I reckon alvey saw them and that's why they made the vented reels!!


----------



## varp (Sep 12, 2005)

Gidday Occy - I've just started trying to put this whole centrepin thing together lately so don't take this as gospel, but from reading the -

http://www.salmoncrazy.com/

- forum, they also hate line twist as much as they hate swivels! The centre pin is used with a bit of weight so it is in essence a baitcaster without the gearing. They use mono with fine, light floats that have small shot and they they cast them out into the current and work a drift. The switched on fisho's all bang on about the importance of learning the Wallis cast.

They do use a side cast, but the 'sidecast' mechanism is not incorporated into their reels. Those that the use the side cast dispose of the first fifty yards of line after a few sessions to avoid line twist.

From what I can make out the rig is similar to ****** outfits, but with added finesse.

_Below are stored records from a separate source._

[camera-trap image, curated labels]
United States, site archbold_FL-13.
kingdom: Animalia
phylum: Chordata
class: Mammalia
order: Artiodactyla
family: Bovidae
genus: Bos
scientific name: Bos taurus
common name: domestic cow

I have always loved float fishing and long rods so I'm wondering if I can't combine the two with my other great love - SP's.

I hate using swivels with floats and what with the simplicity of the centrepin and the one to one ratio and the direct contact with the terminal end.....it's gotta be a good thing. With baitcasters and eggbeaters you lose that contact. Palming a good fish is fantastic too.

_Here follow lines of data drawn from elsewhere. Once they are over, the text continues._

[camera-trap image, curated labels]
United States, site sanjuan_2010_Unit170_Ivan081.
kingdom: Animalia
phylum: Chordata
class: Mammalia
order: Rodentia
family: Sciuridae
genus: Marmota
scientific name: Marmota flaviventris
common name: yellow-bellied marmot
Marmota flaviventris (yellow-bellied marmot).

I got a ****** reel a coupla weeks ago, but haven't used it as yet.

Still chase a few ******* Dodge?


----------



## varp (Sep 12, 2005)

The old gear has a certain mystique that no amount of new-improved-ness can ever replace IMHO.

I just bought a rod and reel where the butt is a piece of bamboo, the shaft is a jammed in telescopic car aerial bound with ceramic guides pinched from a nineteenth century relic and the reel seat a couple of hose clamps. The reel is a no-name-brand egg beater circa 1964. Still turns though the bail arm catches lightly on the handle with every crank.

  

Somebody loved it, made it, used it and now I got it for $10. It really is a beaudiful thing!

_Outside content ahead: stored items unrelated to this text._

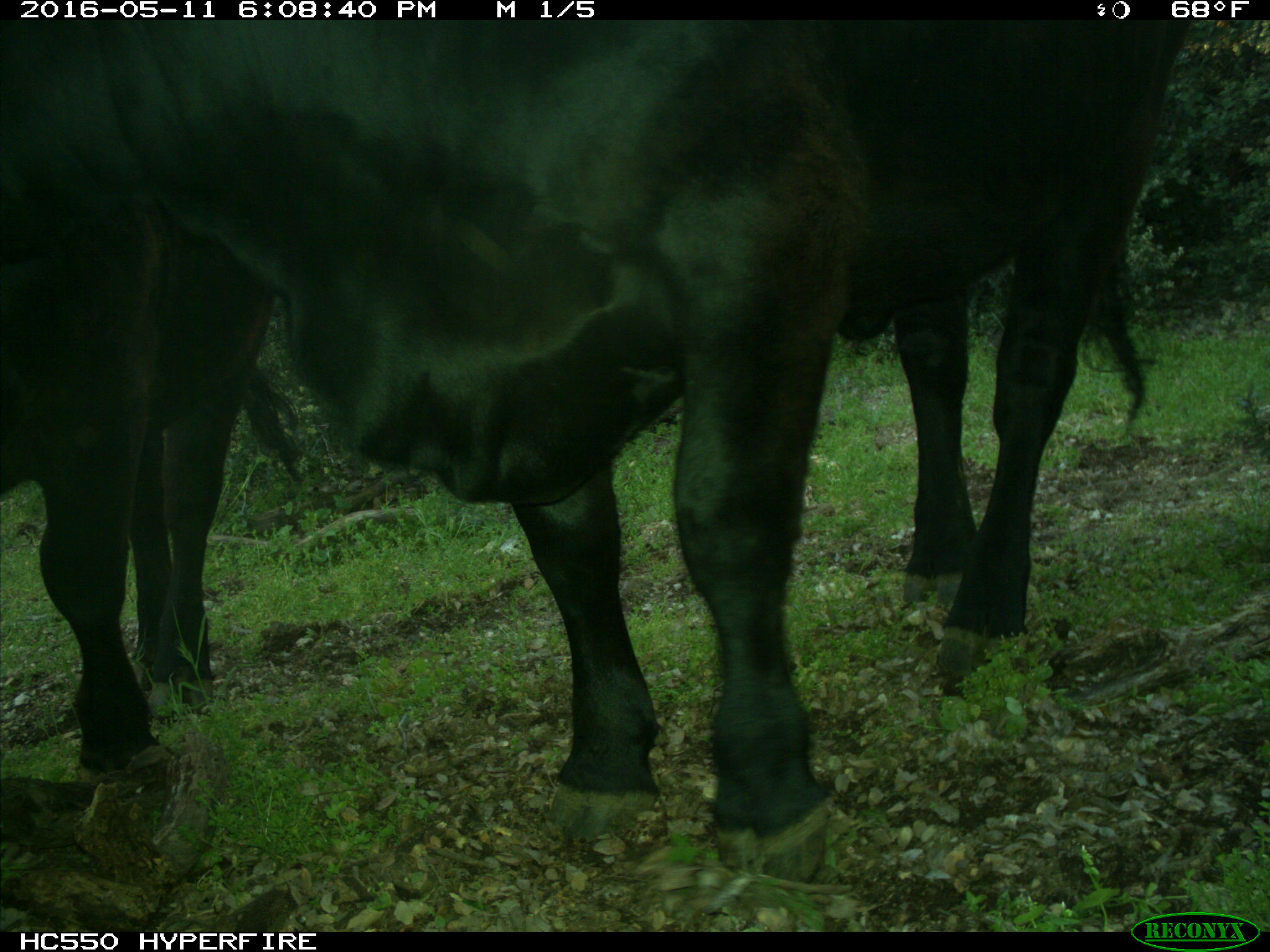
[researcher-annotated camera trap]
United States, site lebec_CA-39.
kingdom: Animalia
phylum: Chordata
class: Mammalia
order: Artiodactyla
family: Bovidae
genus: Bos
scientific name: Bos taurus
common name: domestic cow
Bos taurus (domestic cow).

Picked up my _new_ $37 dollar Alvey 455 Blackfish reel today. Got a bit of a bargain cos Milton stuffed up on the price, but my gawd it is primal stuff. Does have a ratchet and a tensioning device though.

Going to put it with my Nitro Distance Spin and use it as my 4-6kg outfit for gummies, salmon, snapper. Hang a livey out the back while I chase some KG's....troll a bit...who knows?

Back to basics Occy!


----------



## eastcoast (Mar 12, 2007)

hi varp
been very busy over the last couple of weeks, will talk to you soon
the wallis cast,  you just have to practise a lot, then it becomes easy


----------